Pour trancher la difficulté, je prends au hasard. Les doléances adressées à une jeune mère sur la perte de son bébé sont les premières qui me tombent sous la main.

Après s’être longuement étendu, avec une complaisance presque coupable, sur la fragilité des choses humaines, et déploré l’évanouissement des projets fondés sur ces «  jeunes fronts olympiens » (?), l’auteur s’adresse dans le transport de son émotion à la mère elle-même et s’écrie :

«  Console-toi, chère cousine ! Tu n’entendras plus, il est vrai, son gentil babil, son charmant gue… gue… gue, que tu aimais tant… »

Plus loin encore, perçant d’un œil inspiré la distance qui le sépare du céleste empyrée, il lui montre « son poupon » jouant avec les anges.

Le mot poupon, dans une circonstance aussi solennelle, donnerait aux esthéticiens des ébranlements cérébraux. Un poupon qui fait gue, gue, et qui meurt, là, qui meurt comme les autres, c’est à ne jamais s’en consoler.

Passons maintenant au décès d’un jeune écolier qui, pour me servir de l’expression du scrupuleux panégyriste «  faisait ses 3èmes années française et anglaise. »

Au dernier congé «  il était encore, ou du moins semblait être tout rayonnant de santé : après le souper, il fut vu suivant, mais avec une gaieté de mauvais aloi, le corps de musique du collège. »

C’est cette gaité de mauvais aloi qui l’a tué, j’en suis sûre.

────────────────────

Consignes de travail
1 – D'après l'extrait du document, quelles classes suivait le jeune écolier décédé ?
2 – Expliquez, en vous appuyant sur l'extrait du document, pourquoi les doléances adressées à une jeune mère sont examinées en premier.

Documents sources
────────────────────

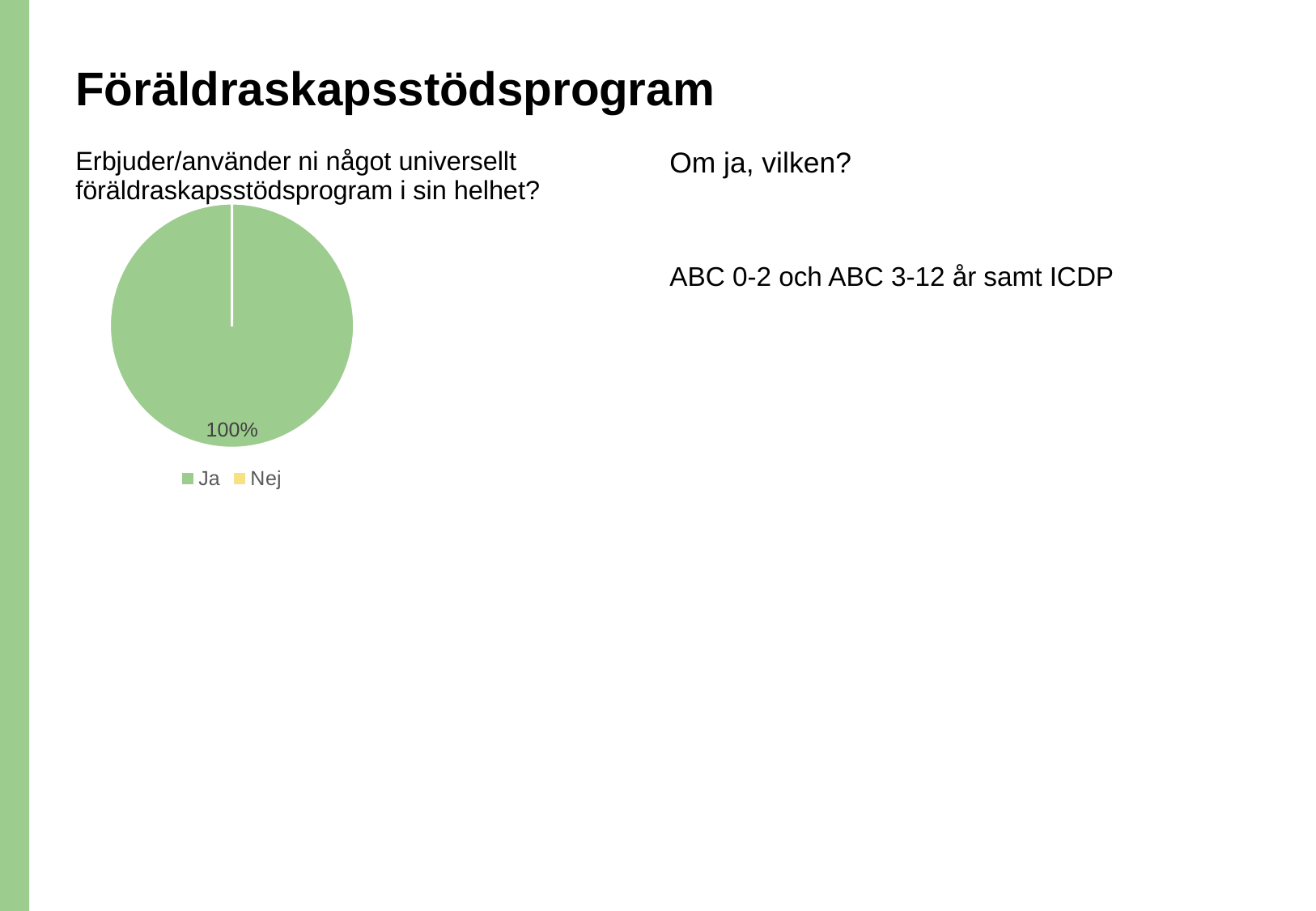
What colour is used for the "Ja" category in the pie chart? green What is the only percentage label printed on the pie chart? 100% What are the two legend entries of the pie chart? Ja, Nej Which category has the largest share of the pie? Ja What share of the pie does the "Ja" slice represent? 100% How many categories does the legend of the pie chart list? 2 Which of the two categories, "Ja" or "Nej", has the larger share of the pie? Ja What kind of chart is shown on the slide? pie chart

────────────────────

Réponses numérotées
1 – Il faisait ses troisièmes années française et anglaise.

2 – Pour trancher la difficulté, le choix se fait au hasard. Ces doléances sont simplement les premières qui tombent sous la main.